#### Directions for this task
Report each line of the data below that contains the word "closer", copying every such line in full.

#### Extracted data
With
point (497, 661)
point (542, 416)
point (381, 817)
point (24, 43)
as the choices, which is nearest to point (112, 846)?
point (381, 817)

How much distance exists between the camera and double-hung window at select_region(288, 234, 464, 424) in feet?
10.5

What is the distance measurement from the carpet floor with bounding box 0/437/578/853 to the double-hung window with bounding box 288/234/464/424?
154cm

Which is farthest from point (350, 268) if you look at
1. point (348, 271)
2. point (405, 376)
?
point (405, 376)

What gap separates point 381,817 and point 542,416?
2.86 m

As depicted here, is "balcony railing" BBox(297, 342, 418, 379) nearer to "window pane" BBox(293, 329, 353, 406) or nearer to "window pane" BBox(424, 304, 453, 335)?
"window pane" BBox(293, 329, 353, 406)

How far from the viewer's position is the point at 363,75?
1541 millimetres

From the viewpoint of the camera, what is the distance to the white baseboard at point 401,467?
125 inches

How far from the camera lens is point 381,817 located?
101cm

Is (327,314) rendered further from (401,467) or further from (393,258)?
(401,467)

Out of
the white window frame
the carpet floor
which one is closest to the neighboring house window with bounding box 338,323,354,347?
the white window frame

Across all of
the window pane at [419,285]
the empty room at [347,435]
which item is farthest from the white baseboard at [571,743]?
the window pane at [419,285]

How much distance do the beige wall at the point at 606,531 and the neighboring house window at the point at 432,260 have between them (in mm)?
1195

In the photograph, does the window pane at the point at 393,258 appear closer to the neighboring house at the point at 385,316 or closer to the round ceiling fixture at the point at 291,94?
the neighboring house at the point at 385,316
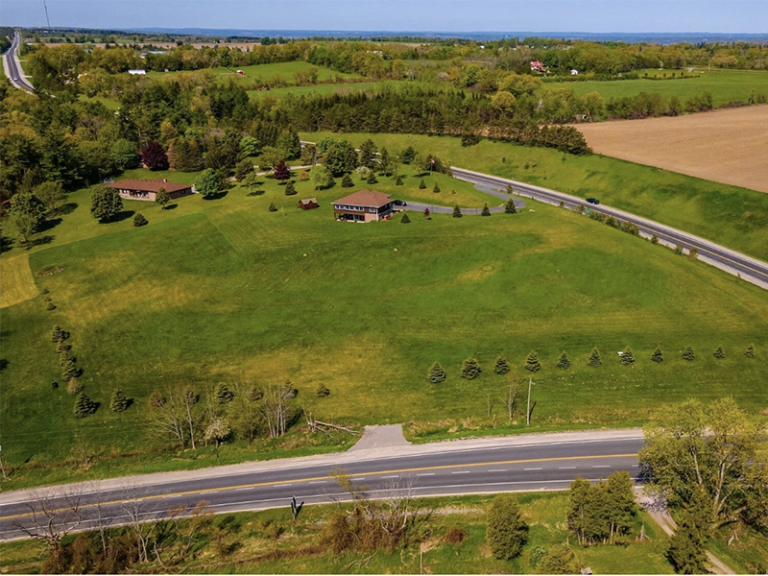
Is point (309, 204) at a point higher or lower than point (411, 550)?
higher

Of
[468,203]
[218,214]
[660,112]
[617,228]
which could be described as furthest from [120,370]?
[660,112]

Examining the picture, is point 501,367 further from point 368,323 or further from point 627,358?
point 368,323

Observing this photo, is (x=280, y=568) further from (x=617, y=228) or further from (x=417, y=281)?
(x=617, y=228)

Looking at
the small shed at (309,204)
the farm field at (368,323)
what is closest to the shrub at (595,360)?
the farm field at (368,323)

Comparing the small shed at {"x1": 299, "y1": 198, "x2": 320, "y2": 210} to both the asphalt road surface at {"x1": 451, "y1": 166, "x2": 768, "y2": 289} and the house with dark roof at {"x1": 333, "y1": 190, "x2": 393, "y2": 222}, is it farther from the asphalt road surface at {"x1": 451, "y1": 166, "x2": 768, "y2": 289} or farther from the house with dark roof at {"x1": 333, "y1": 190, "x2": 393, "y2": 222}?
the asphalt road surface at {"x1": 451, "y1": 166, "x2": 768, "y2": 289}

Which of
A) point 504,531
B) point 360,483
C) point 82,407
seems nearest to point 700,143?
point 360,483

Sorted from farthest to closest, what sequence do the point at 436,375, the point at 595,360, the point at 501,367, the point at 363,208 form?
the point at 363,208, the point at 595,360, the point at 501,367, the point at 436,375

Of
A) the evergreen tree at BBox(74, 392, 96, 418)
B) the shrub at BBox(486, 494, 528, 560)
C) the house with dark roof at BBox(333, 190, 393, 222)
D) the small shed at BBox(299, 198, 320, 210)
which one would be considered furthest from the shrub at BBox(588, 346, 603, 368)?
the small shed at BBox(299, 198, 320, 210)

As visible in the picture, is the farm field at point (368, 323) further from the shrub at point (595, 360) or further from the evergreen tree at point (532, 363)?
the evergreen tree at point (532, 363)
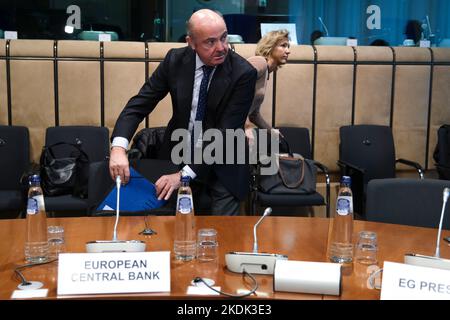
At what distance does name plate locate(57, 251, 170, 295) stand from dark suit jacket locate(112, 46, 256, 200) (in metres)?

==

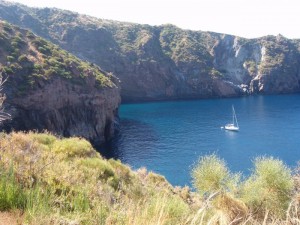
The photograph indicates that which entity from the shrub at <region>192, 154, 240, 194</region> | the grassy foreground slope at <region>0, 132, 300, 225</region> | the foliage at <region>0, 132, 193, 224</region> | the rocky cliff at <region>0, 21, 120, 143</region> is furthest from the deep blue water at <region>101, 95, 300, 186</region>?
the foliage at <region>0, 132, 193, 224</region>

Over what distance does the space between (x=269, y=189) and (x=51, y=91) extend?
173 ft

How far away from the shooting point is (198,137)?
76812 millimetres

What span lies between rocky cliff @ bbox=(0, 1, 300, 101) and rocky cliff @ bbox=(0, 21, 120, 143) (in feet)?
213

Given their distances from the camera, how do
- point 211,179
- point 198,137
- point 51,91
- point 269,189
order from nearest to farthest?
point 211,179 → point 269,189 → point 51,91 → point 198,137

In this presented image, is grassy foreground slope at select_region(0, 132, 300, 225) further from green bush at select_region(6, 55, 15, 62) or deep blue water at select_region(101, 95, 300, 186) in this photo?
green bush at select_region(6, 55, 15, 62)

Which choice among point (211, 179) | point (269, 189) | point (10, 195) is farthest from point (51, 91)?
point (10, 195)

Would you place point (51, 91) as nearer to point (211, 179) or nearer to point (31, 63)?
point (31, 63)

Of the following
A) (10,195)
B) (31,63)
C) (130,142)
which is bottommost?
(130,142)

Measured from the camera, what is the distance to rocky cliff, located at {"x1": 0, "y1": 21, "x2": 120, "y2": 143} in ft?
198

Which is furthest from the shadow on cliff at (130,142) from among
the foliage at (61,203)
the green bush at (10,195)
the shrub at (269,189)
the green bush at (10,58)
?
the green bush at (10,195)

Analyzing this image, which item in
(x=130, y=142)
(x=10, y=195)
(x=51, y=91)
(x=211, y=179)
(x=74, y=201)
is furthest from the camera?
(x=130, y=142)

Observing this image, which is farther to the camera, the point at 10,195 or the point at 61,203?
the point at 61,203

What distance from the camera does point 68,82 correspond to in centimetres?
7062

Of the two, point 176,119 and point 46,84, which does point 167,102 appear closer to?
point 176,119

---

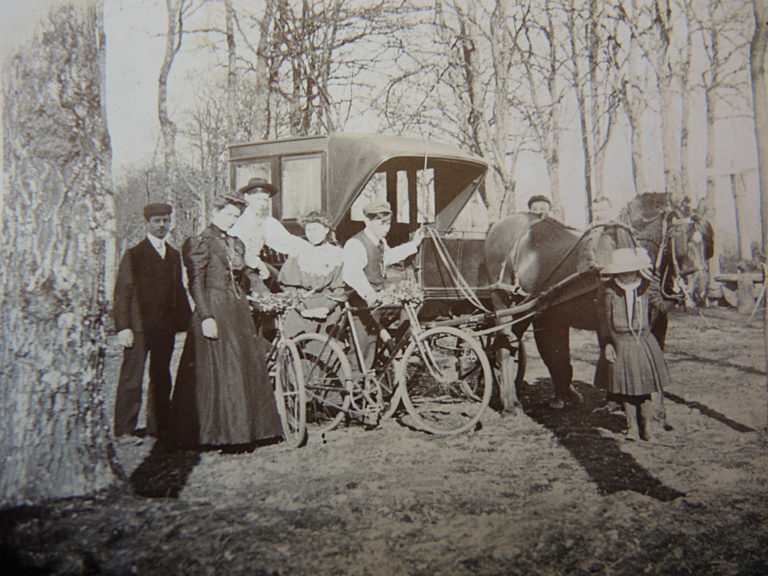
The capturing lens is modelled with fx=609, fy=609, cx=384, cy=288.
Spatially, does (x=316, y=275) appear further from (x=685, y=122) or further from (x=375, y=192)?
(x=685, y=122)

#### Right answer
In the photograph, does the window pane at the point at 393,258 appear closer to the neighboring house at the point at 385,316 or closer to the round ceiling fixture at the point at 291,94?
Of the two, point 176,119 and point 46,84, which does point 167,102 appear closer to?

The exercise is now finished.